Text provided:

4) PayPal will want you to validate your card, by charging a few bucks to it, and then have you responde with the corresponding 4-digit charge code.
5) Wait a few days for this code to appear on your bill (if you use online banking, otherwise you are waiting for your credit card statement to arrive)
6) Return to PayPal and activate your credit card.
7) Return to iTunes. Recreate the account you tried initially in step 2. Use all the same information. Select PayPal as your payment option.
8) When iTunes asks you for your address, just give them the same info you gave PayPal.
9) iTunes will link to PayPal, and create a pre-authorized payment system with your PayPal account.
10) Enjoy the American iTunes store.

I had my doubts this would work. I figured PayPal would reject my address, because it doesn't match the milling address of my credit card, but it all went through.


----------



## BobbyFett (Jan 12, 2005)

guytoronto said:


> I had my doubts this would work. I figured PayPal would reject my address, because it doesn't match the milling address of my credit card, but it all went through.


tried it. rejects the address now at least. 

did with me anyway.


----------



## BobbyFett (Jan 12, 2005)

actually, now this gets weird. i kept trying, and eventually it accepted it. the same fake address.


----------



## dona83 (Jun 26, 2005)

I just buy iTunes Music Cards (US Versions) from ebay, there are so many available there.


----------

Provided data:
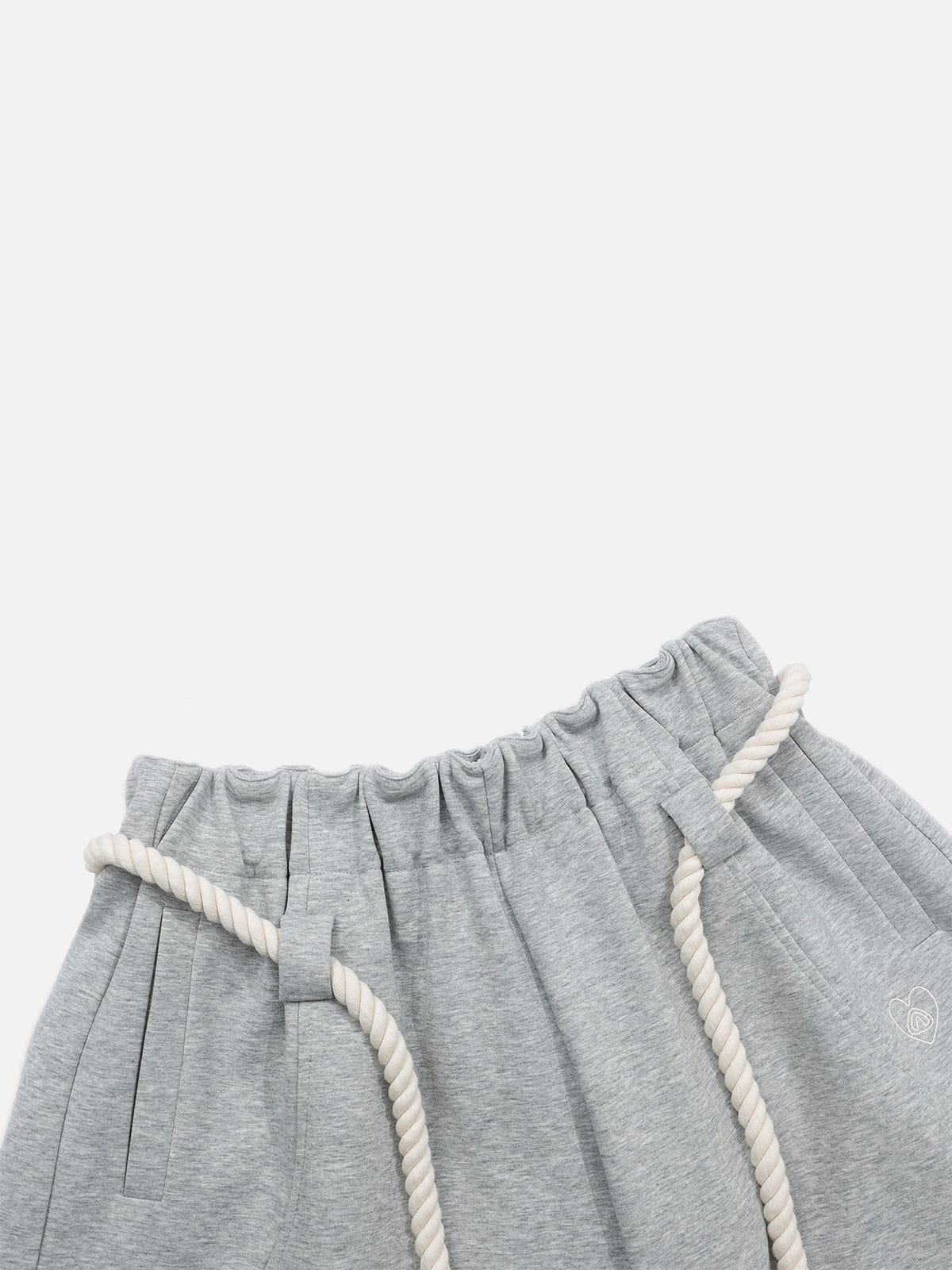  Super Baggy Barrel Sweatpants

Work task:
List every username that appears in the forum thread, either as a poster or as someone being quoted. The listing plays no part in this work.

Response to the exercise:
guytoronto, BobbyFett, dona83